Teams called Sendlein and some talks got "close" to him signing but Sendlein wanted to wait until training camp because it gave him some leverage, he said. It came down to simple math: Before camp started, Sendlein was part of a sizeable pool of players waiting for a job. But as players got hurt or struggled in training camps, the demand for Sendlein's services increased.

It was a risk, but Sendlein knew where he wanted to be in the long run.

"You just know things happen at camp so we decided to wait because deep down we wanted to come back here," he said.

Sendlein stopped paying attention to the Cardinals on a daily basis about a month after he was cut. He was driving himself "nuts" trying to figure out what the Cardinals were doing personnel-wise. He then dedicated himself to staying ready.

"I prepared for it," he said. "I wasn't going be unprepared.

"This is obviously where my heart is, growing up here and being a big Cards fan and going through a lot of change with the organization. So, it's something I wanted to continue."

All it took this week was a phone call, a flight from Austin and a physical.
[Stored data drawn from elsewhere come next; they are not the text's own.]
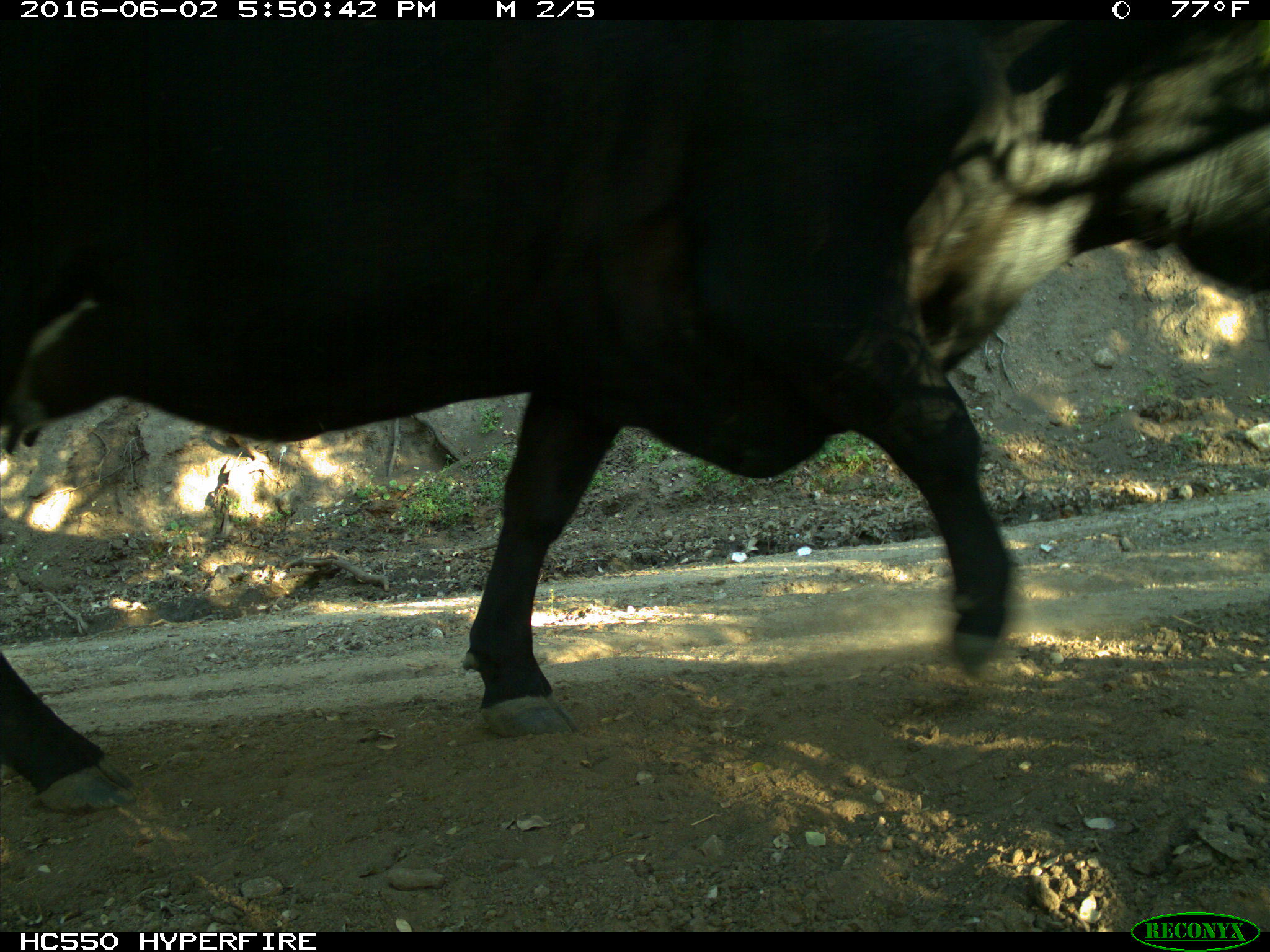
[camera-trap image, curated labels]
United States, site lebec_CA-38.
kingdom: Animalia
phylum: Chordata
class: Mammalia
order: Artiodactyla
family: Bovidae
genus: Bos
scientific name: Bos taurus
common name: domestic cow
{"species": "Bos taurus (domestic cow)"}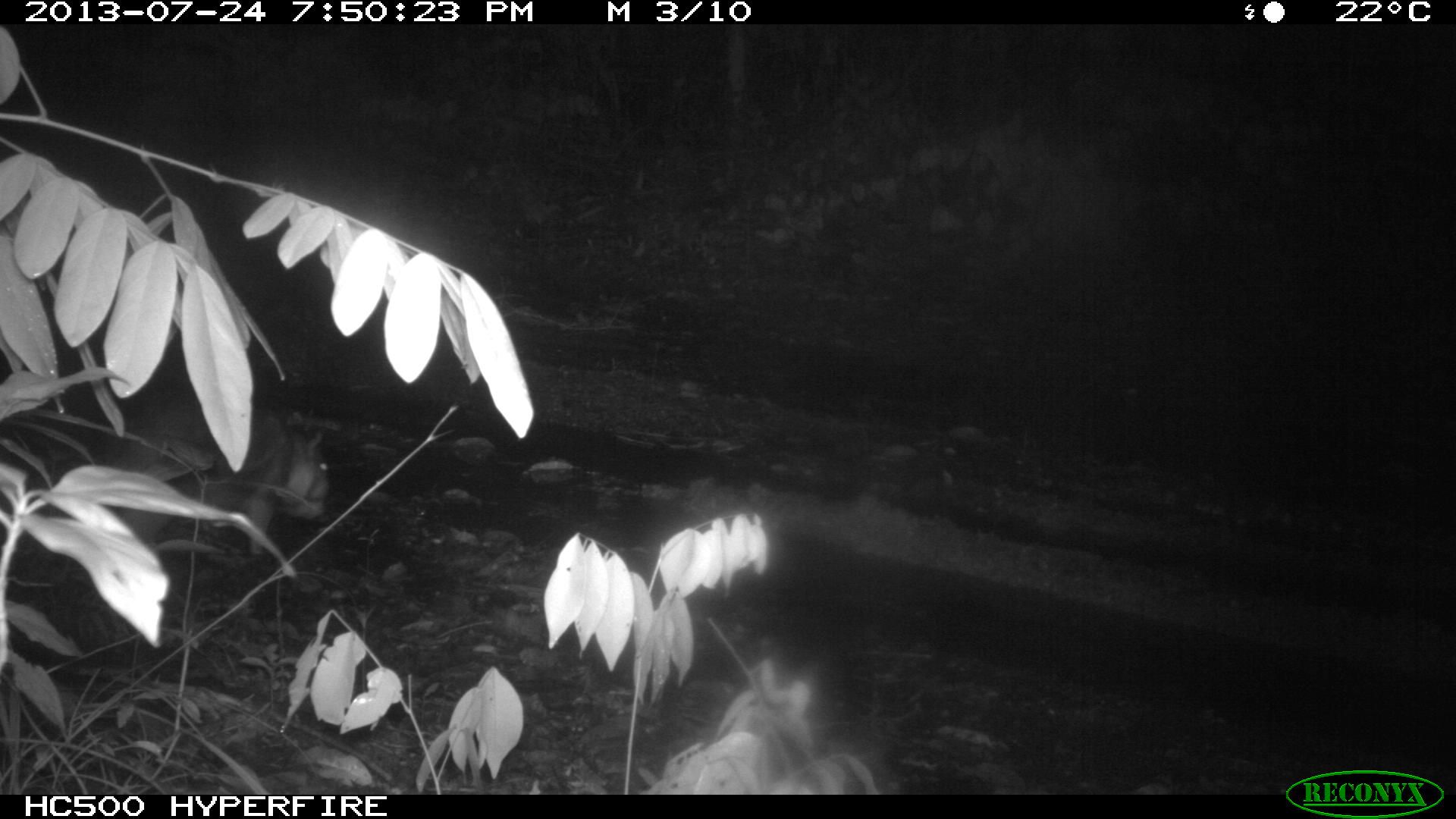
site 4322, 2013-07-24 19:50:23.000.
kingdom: Animalia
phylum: Chordata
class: Mammalia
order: Rodentia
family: Cuniculidae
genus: Cuniculus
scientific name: Cuniculus paca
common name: lowland paca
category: agouti paca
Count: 1.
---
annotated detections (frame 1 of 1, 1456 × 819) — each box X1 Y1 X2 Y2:
agouti paca: 102 381 330 551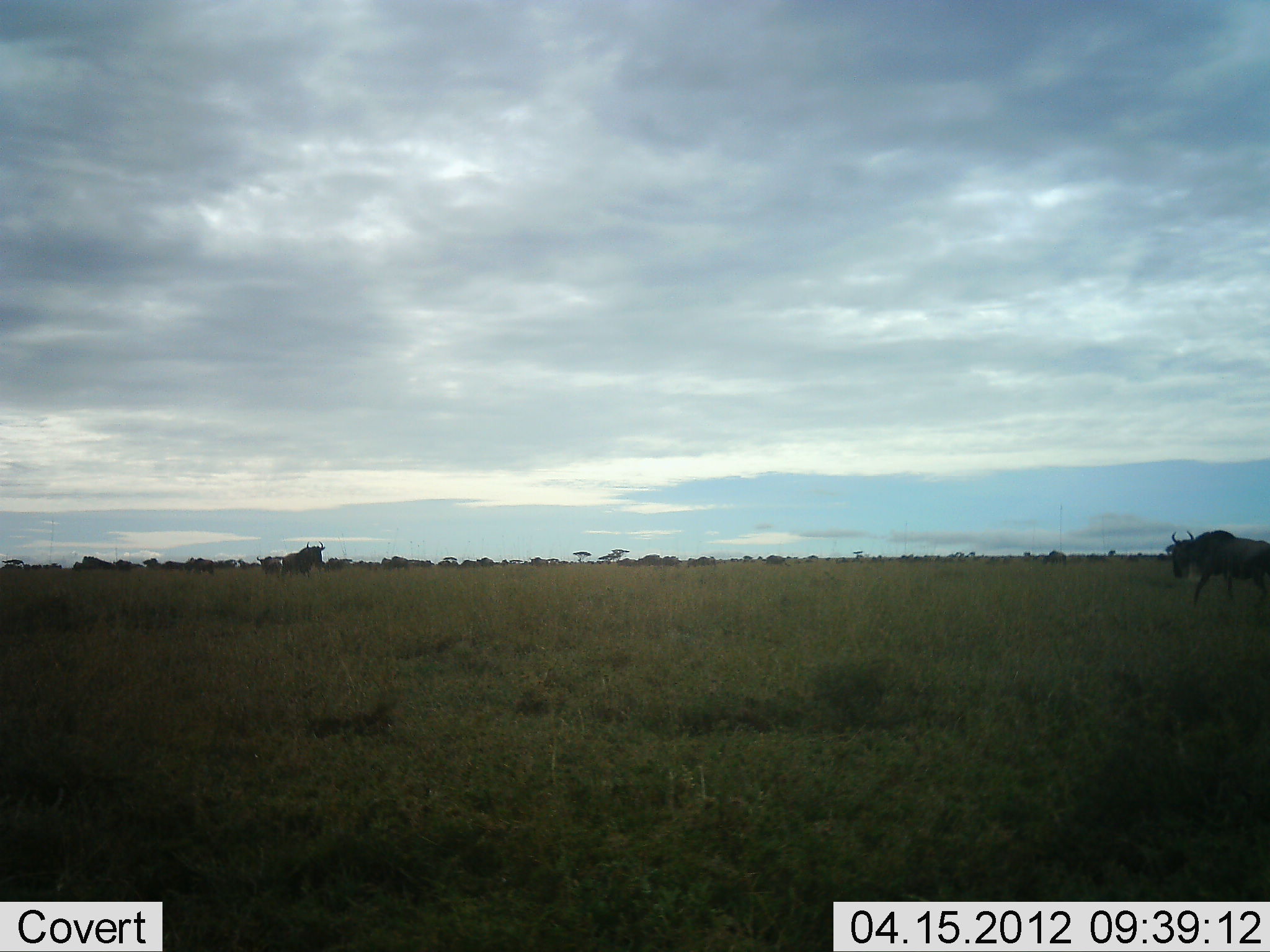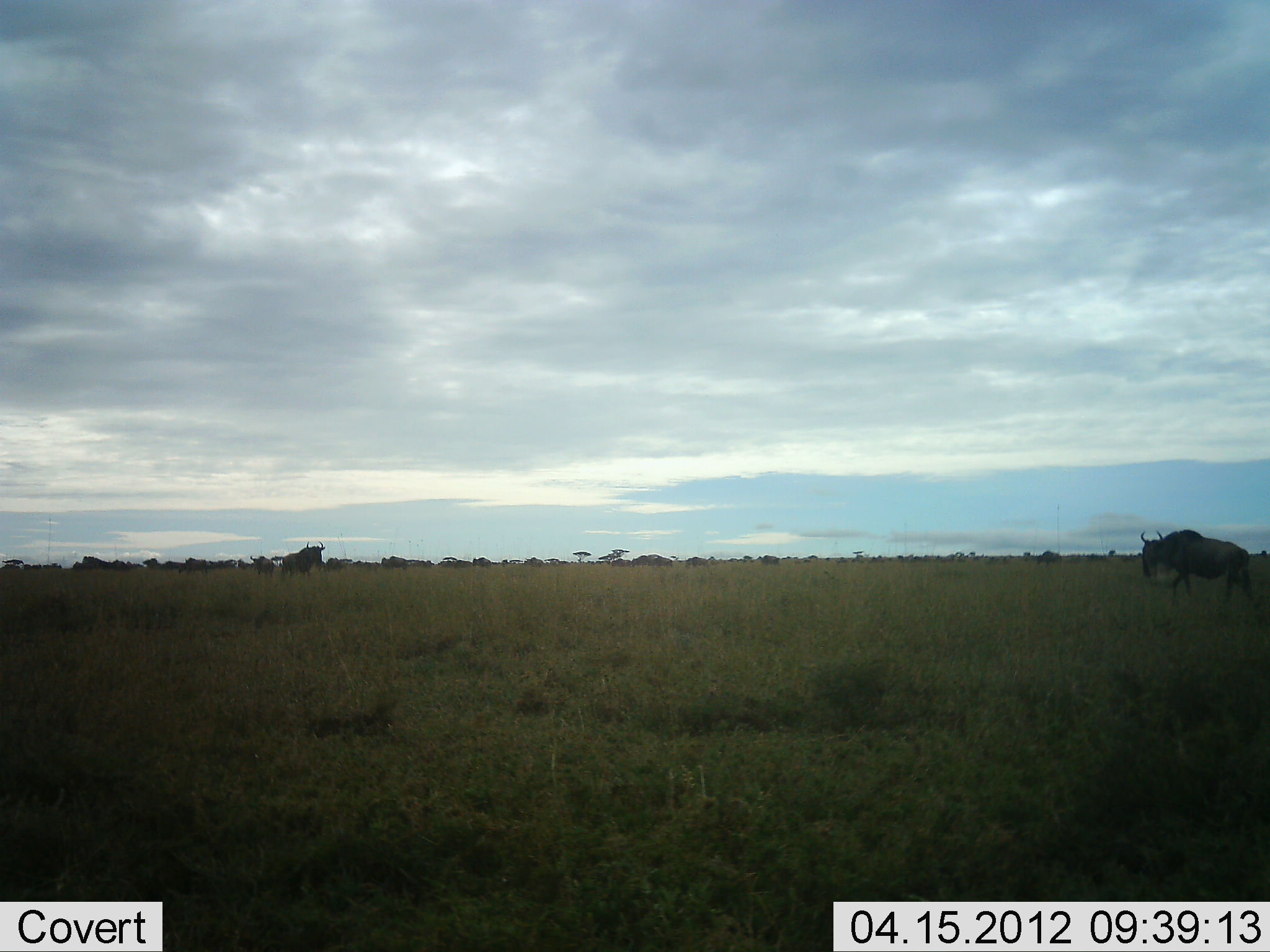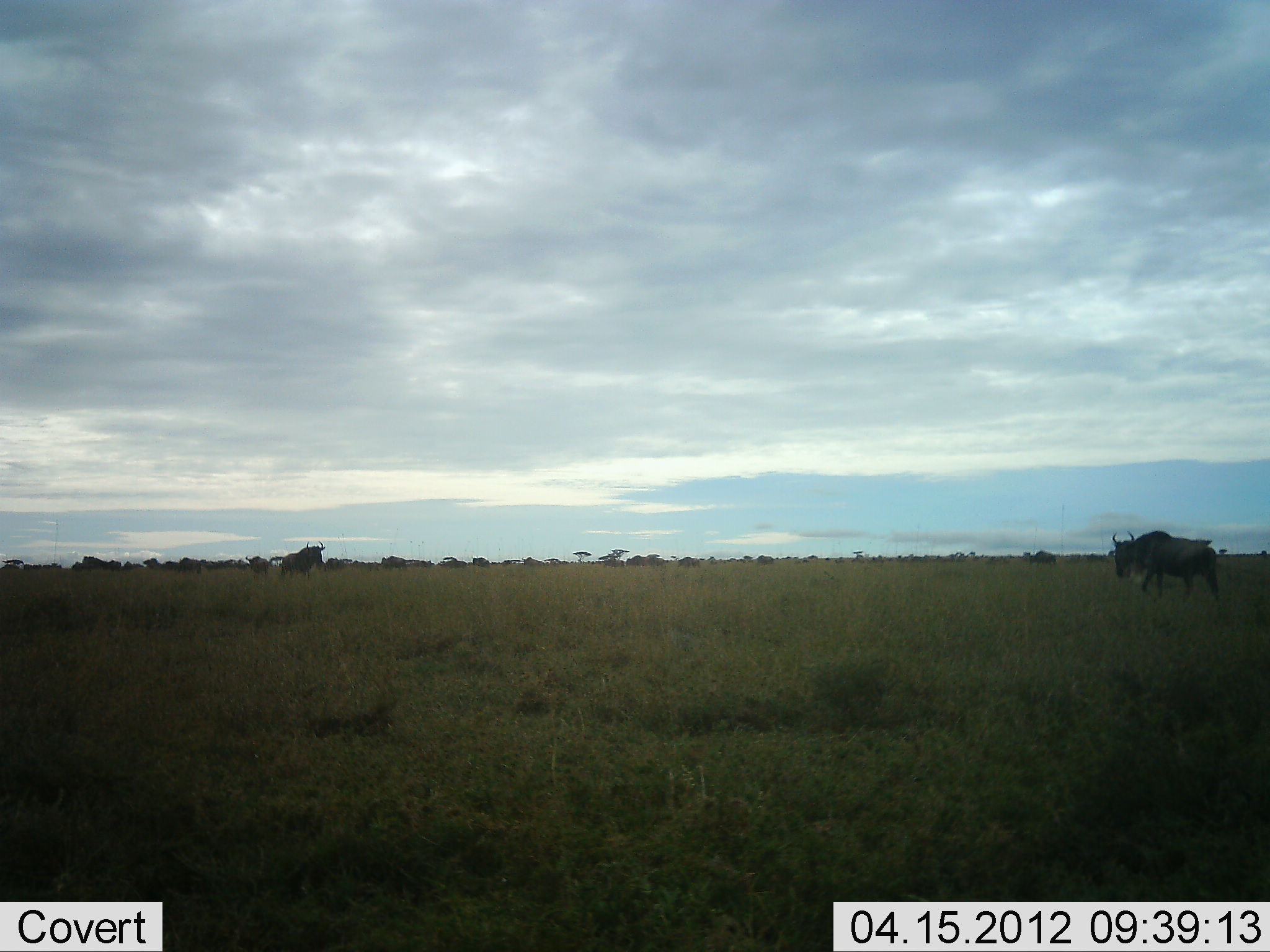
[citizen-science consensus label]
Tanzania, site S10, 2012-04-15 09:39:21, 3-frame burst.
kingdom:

During Friday's practice, Sendlein was worked back in the rotation during 7-on-7 drills, snapping to all the quarterbacks. There's only one way to get in football shape, the Scottsdale native said: By playing football.

Earlier Friday, coach Bruce Arians said Sendlein wasn't coming in as the presumptive starter. It's a strange role for Sendlein, who started the last 107 consecutive games he played in, all for Arizona.

This is the first training camp since Sendlein's rookie season where he's not the incumbent starter fending off challengers. Instead he's the one challenging.

"It is a little different -- being the target or chasing the target," Sendlein said. "I always had the target on me, (and did) my best at camp to fend off whose coming for the target.

"Now trying to work my way like I did eight years ago."